#### WHAT TO WORK ON
A – In the patient safety symposium excerpt, what share of patients do recent WHO estimates say is harmed in health care?
B – Pick up the patient safety symposium excerpt after its last sentence and carry it forward by a paragraph or two.

#### TEXT PROVIDED
Berwick—another keynote speaker at the symposium—noted that while Leape was not the first to call attention to the problem of patient safety, he was the one who started the movement. “Everyone who knew Lucian knew about this kind of steely commitment to the truth, even the uncomfortable truth,” Berwick said. “And because of that, there’s a patient safety movement. And thousands of patients are alive today [because of it], and there will be thousands and thousands more ahead.”
Forging ahead
One of the symposium’s panels focused on paths forward in the patient safety field. Eric Schneider, adjunct professor of health policy and management at Harvard Chan School, said that while there has been much progress in improving patient safety, there is still work to be done. According to recent estimates from WHO, for example, roughly 1 in every 10 patients is harmed in health care, yet more than 50% of that harm is preventable.

#### SUPPLIED INFORMATION
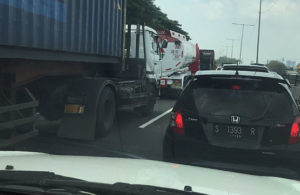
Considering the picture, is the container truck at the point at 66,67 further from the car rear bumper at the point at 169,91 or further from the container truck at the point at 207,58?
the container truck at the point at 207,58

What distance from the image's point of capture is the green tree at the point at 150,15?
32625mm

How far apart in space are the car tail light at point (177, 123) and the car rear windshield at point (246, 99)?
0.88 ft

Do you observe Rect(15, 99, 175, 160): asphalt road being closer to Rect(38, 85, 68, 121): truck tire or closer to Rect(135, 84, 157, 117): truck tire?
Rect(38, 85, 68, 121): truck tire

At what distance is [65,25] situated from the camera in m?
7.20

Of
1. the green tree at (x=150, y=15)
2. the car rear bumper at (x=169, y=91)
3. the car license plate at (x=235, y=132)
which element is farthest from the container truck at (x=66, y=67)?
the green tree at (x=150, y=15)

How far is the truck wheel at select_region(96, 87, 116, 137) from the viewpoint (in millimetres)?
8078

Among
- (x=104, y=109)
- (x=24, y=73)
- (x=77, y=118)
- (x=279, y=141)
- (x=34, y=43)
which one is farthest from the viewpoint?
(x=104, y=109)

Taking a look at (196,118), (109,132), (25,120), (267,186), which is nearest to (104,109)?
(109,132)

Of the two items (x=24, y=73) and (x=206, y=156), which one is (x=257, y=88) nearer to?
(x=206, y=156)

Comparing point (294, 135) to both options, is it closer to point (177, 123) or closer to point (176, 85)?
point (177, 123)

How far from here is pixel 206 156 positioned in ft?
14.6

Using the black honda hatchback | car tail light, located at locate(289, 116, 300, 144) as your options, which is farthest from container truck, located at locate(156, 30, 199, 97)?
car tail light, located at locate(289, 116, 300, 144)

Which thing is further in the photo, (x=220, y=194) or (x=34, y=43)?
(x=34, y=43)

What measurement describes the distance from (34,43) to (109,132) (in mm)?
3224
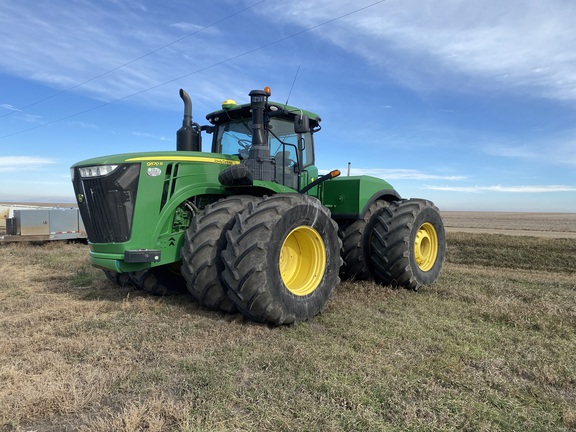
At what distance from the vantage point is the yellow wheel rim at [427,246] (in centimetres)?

#### ANSWERS
A – Roughly 1 in every 10 patients.

B –
Michaela Kerrissey, associate professor of management at Harvard Chan School, noted that Leape’s legacy set the stage for her research on workplace psychology safety—an environment where people feel they can be candid and that issues they bring up will be discussed. Kerrissey and her colleagues measure psychological safety in work settings, figure out when and why people are able to bring up safety issues and do something about them, and learn what holds people back from doing so.
Patricia Dykes, senior nurse scientist at Brigham and Women’s Hospital’s Center for Patient Safety Research and Practice—who has done research aimed at preventing falls among patients—said the focus on keeping patients safe should be on learning and improvement, not punishment or fault. If harm occurs, she said, “People have to feel safe to be able to talk about what happened, [to ask] how do we learn from this, how do we make sure that this doesn’t happen again?”